Similarly, a struct will collect together multiple variables residing in memory as its members, whereas an enum will simply collect labels for constant integer values. Instances of a label will be replaced by its corresponding integer value at compile time.

Note also that an enum will assign each label a value unique to that label within that enum unless we instruct the compiler otherwise.

Let’s have a look at typical use of an enum for recording the state of a traffic light of some sort:

enum state {
    STATE_RED,
    STATE_ORANGE,
    STATE_GREEN
}

void
car(enum state light_state) {
    switch (light_state) {
    case STATE_ORANGE:
        slow_down();
    case STATE_RED:
        handbrake();
        break;
    case GREEN:
        go();
        break;
    }
}

No part of this code really hints that the members of the enum are being stored as integers. This level of abstraction makes the code more succinct and improves clarity. In fact, we don’t need to know, nor care, how the members of this struct are being stored. As far as we are concerned, we have just created a new type within our program which C is able to switch on—neat!

Let’s look at a similar piece of code constructed naïvely with a struct rather than an enum:

/* don't do it this way! */

struct {
    int red;
    int orange;
    int green;
} state = { .red = 0,
            .orange = 1,
            .green = 2 };

void
car(int light_state) {
    switch(light_state) {
    case state.orange:
        slow_down();
    case state.red:
        handbrake();
        break;
    case state.green:
        go();
        break;
    }
}

Oof.

That’s a bit of a mouthful in comparison. It is probably tidier than code that a newbie might write, using an anonymous struct and initialisation. Regardless, it is foolhardy to even consider this approach. What happens if we have a dozen or more values to record. That’s going to get messy quickly.

It is unlikely in this example, but what happens as we add and remove members of this frankenstein struct? We must manually renumber them, and humans are prone to making mistakes.

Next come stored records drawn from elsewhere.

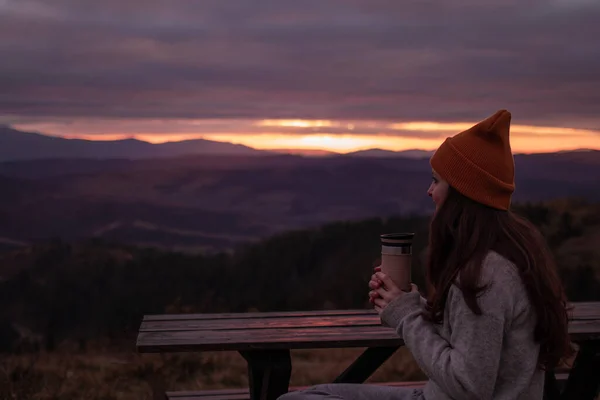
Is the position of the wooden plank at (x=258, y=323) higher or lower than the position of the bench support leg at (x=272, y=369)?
higher

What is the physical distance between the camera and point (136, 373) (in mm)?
6707

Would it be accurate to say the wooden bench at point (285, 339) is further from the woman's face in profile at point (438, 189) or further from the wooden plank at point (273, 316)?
the woman's face in profile at point (438, 189)

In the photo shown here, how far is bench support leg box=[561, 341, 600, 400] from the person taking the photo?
153 inches

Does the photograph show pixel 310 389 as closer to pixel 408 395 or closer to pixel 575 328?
pixel 408 395

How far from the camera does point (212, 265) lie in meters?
10.0

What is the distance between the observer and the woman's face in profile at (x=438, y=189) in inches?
92.7

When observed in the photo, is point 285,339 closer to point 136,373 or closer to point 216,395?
point 216,395

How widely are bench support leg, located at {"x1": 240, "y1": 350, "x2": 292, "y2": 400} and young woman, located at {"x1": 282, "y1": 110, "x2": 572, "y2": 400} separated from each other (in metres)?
1.09

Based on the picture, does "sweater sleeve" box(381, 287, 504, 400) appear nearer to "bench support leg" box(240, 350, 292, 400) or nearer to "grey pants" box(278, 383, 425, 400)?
"grey pants" box(278, 383, 425, 400)

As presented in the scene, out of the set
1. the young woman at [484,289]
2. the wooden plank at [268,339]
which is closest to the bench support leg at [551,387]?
the wooden plank at [268,339]

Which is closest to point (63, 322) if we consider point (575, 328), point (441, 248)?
point (575, 328)

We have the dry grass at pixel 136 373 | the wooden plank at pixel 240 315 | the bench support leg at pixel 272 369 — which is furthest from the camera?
the dry grass at pixel 136 373

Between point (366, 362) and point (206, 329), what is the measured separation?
707 mm

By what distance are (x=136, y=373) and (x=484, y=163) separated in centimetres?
499
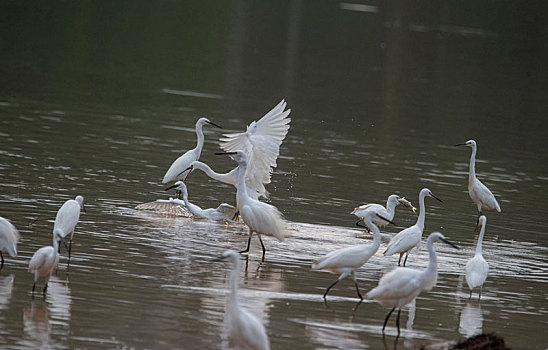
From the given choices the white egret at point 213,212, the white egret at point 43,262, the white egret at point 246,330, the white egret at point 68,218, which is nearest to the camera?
the white egret at point 246,330

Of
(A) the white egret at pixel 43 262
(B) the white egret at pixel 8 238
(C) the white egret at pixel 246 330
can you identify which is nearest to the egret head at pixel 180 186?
(B) the white egret at pixel 8 238

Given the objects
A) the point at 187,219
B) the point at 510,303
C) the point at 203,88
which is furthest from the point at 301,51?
the point at 510,303

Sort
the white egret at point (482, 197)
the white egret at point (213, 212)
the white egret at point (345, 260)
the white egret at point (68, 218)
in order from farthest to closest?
1. the white egret at point (482, 197)
2. the white egret at point (213, 212)
3. the white egret at point (68, 218)
4. the white egret at point (345, 260)

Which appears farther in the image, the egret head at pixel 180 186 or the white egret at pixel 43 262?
the egret head at pixel 180 186

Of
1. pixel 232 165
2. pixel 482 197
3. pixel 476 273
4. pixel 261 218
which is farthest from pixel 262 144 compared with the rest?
pixel 476 273

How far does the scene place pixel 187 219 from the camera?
A: 50.6 feet

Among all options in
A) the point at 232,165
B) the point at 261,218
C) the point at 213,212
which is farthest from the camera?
the point at 232,165

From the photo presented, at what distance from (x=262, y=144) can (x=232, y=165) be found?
4.47 metres

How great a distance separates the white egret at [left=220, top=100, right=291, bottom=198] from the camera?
50.7 ft

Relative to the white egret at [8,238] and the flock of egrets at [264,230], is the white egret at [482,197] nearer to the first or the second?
the flock of egrets at [264,230]

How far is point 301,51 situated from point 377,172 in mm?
26041

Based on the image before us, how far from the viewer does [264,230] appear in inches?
517

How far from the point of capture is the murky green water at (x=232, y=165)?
10375 mm

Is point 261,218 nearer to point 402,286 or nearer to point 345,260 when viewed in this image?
point 345,260
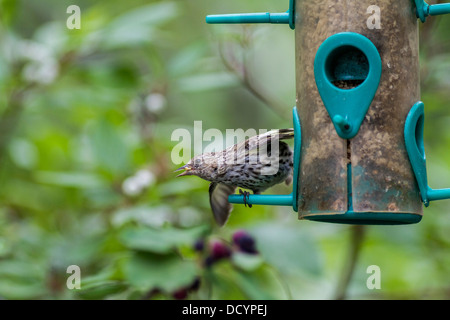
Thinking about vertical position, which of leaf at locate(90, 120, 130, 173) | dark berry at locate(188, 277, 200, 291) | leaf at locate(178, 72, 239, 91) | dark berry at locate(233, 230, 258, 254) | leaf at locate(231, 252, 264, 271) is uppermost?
leaf at locate(178, 72, 239, 91)

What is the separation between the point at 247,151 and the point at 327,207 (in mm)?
871

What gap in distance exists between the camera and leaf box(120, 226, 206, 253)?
5043 mm

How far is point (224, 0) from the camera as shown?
37.7 feet

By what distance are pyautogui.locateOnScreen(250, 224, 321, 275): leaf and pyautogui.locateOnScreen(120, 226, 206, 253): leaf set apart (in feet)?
2.22

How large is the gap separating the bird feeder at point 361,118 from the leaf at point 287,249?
0.90 meters

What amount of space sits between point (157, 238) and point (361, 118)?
1634mm

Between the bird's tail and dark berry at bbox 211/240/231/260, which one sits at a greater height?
the bird's tail

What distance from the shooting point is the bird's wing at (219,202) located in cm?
538

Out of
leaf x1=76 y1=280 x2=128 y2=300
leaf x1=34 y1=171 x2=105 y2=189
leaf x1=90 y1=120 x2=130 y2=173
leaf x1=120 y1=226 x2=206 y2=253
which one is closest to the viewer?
leaf x1=76 y1=280 x2=128 y2=300

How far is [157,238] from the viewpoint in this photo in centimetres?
512

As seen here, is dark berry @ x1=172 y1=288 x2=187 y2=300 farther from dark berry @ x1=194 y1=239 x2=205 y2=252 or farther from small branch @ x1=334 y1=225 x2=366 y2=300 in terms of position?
small branch @ x1=334 y1=225 x2=366 y2=300

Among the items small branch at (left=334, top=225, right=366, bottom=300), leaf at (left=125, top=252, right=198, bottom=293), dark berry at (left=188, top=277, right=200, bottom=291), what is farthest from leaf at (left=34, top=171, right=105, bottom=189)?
small branch at (left=334, top=225, right=366, bottom=300)

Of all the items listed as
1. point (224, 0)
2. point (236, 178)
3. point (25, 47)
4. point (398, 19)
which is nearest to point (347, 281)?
point (236, 178)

Computers are excellent at doing such menial tasks, so why not let them?

Also, the abstraction of creating a new type is gone entirely; we are definitely fiddling with boring old integers.

Final thoughts

I could probably ramble for eight more screen-heights of text about the ins and outs of enums, but I am sure someone else has already done this.

I hope I have illustrated the primary difference between enums and structs in C and helped avoid any confusion.

When looking at programming constructs, if a more experienced programmer asks you “why?” and your answer is nothing better than “why not?”, you should sit tight and heed the advice they will give. They have been through it all before, probably the hard way.